Work to complete:
Please return all of the records below word for word, leaving the pictures out.

Spatial reasoning question data:
◇ ◇ ◇ ◇
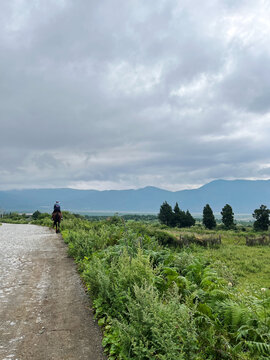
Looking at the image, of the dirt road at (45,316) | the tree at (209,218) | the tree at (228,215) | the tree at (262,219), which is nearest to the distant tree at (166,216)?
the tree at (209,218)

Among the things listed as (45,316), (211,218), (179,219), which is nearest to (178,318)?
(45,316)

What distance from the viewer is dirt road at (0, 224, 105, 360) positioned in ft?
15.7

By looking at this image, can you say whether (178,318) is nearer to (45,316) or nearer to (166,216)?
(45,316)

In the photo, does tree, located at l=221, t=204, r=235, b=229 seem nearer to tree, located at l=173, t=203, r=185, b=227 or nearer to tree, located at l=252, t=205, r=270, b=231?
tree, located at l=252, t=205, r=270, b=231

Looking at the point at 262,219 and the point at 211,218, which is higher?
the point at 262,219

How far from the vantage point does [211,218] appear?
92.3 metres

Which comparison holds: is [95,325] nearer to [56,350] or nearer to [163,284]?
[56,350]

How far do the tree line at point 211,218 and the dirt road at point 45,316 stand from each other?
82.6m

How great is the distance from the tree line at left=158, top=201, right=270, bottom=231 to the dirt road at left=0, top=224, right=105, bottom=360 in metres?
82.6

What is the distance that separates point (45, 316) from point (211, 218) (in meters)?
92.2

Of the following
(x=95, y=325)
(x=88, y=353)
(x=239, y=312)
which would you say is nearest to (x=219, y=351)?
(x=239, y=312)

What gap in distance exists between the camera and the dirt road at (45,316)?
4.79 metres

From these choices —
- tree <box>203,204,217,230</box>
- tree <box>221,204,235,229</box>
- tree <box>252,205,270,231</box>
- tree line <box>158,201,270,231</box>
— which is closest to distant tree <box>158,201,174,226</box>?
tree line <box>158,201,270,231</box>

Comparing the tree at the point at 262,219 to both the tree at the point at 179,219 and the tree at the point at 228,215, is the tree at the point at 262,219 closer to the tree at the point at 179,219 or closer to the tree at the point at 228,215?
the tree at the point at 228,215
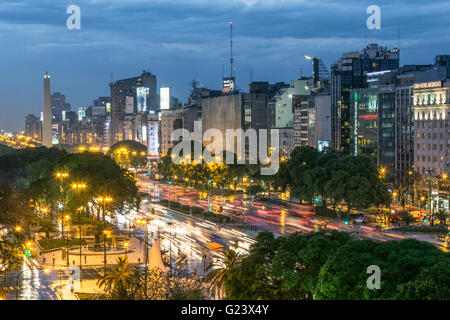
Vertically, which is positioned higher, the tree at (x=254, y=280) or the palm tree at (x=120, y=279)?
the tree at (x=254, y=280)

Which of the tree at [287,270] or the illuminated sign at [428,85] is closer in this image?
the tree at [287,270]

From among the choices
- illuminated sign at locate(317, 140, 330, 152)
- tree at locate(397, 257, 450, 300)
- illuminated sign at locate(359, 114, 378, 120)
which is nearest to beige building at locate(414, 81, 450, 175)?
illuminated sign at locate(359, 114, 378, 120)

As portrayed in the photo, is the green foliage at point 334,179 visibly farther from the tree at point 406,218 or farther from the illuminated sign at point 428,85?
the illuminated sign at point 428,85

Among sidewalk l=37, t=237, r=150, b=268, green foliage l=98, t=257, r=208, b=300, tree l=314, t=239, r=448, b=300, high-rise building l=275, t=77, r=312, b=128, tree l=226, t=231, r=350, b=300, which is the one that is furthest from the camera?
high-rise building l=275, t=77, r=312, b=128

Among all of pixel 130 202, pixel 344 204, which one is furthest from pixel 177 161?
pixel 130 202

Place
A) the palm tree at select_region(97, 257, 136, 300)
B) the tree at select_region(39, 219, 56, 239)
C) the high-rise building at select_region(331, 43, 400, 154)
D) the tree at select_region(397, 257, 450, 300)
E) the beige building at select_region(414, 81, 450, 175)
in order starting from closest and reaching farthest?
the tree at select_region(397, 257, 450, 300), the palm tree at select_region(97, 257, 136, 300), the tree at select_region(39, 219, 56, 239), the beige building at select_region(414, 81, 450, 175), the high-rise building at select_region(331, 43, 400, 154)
◇ ◇ ◇ ◇
Solution below:
Looking at the image, of the dirt road at (45,316) | the tree at (209,218) | the tree at (228,215) | the tree at (262,219), which is nearest to the distant tree at (166,216)?
the tree at (209,218)

Among the things listed as (45,316), (211,218), (179,219), which is nearest to (178,318)?
(45,316)

What distance from the viewer is dirt road at (0, 224, 105, 360) positioned in ft?
15.7

By looking at this image, can you say whether (178,318) is nearer to (45,316) or nearer to (166,216)?
(45,316)

In the photo, does tree, located at l=221, t=204, r=235, b=229 seem nearer to tree, located at l=173, t=203, r=185, b=227 or nearer to tree, located at l=252, t=205, r=270, b=231?
tree, located at l=252, t=205, r=270, b=231

Looking at the point at 262,219 and the point at 211,218, which is higher?
the point at 262,219

How far from the vantage point does [211,218] appear?
92.3 metres

Which comparison holds: is [95,325] nearer to [56,350] or nearer to [163,284]?
[56,350]

How far do the tree line at point 211,218 and the dirt road at point 45,316 stand from each other?
82.6m

How great is the distance from the tree line at left=158, top=201, right=270, bottom=231 to the dirt road at left=0, top=224, right=105, bottom=360 in metres?
82.6

What is the distance that separates point (45, 316) from point (211, 218) (in meters)?
92.2

Of the following
(x=95, y=325)
(x=88, y=353)
(x=239, y=312)
which would you say is nearest to (x=219, y=351)?
(x=239, y=312)

What gap in distance exists between the camera and the dirt road at (45,316)?
4.79 metres

From these choices —
- tree <box>203,204,217,230</box>
- tree <box>221,204,235,229</box>
- tree <box>252,205,270,231</box>
- tree line <box>158,201,270,231</box>
— which is closest to distant tree <box>158,201,174,226</box>?
tree line <box>158,201,270,231</box>

Comparing the tree at the point at 262,219 to both the tree at the point at 179,219 and the tree at the point at 228,215, is the tree at the point at 262,219 closer to the tree at the point at 179,219 or closer to the tree at the point at 228,215?
the tree at the point at 228,215
Vertically, which is positioned higher, the tree at (x=254, y=280) or the palm tree at (x=120, y=279)?
the tree at (x=254, y=280)

Which of the tree at [287,270] or the illuminated sign at [428,85] is closer in this image?
the tree at [287,270]

From among the choices
- illuminated sign at locate(317, 140, 330, 152)
- tree at locate(397, 257, 450, 300)
- illuminated sign at locate(359, 114, 378, 120)
which is nearest to beige building at locate(414, 81, 450, 175)?
illuminated sign at locate(359, 114, 378, 120)

As portrayed in the photo, is the green foliage at point 334,179 visibly farther from the tree at point 406,218 or farther from the illuminated sign at point 428,85?
the illuminated sign at point 428,85

Among sidewalk l=37, t=237, r=150, b=268, green foliage l=98, t=257, r=208, b=300, tree l=314, t=239, r=448, b=300, high-rise building l=275, t=77, r=312, b=128, tree l=226, t=231, r=350, b=300, which is the one that is furthest from the camera?
high-rise building l=275, t=77, r=312, b=128

Among all of pixel 130 202, pixel 344 204, which one is furthest from pixel 177 161?
pixel 130 202

Place
A) the palm tree at select_region(97, 257, 136, 300)
B) the tree at select_region(39, 219, 56, 239)
C) the high-rise building at select_region(331, 43, 400, 154)
D) the tree at select_region(397, 257, 450, 300)
E) the beige building at select_region(414, 81, 450, 175)
in order starting from closest and reaching farthest?
the tree at select_region(397, 257, 450, 300), the palm tree at select_region(97, 257, 136, 300), the tree at select_region(39, 219, 56, 239), the beige building at select_region(414, 81, 450, 175), the high-rise building at select_region(331, 43, 400, 154)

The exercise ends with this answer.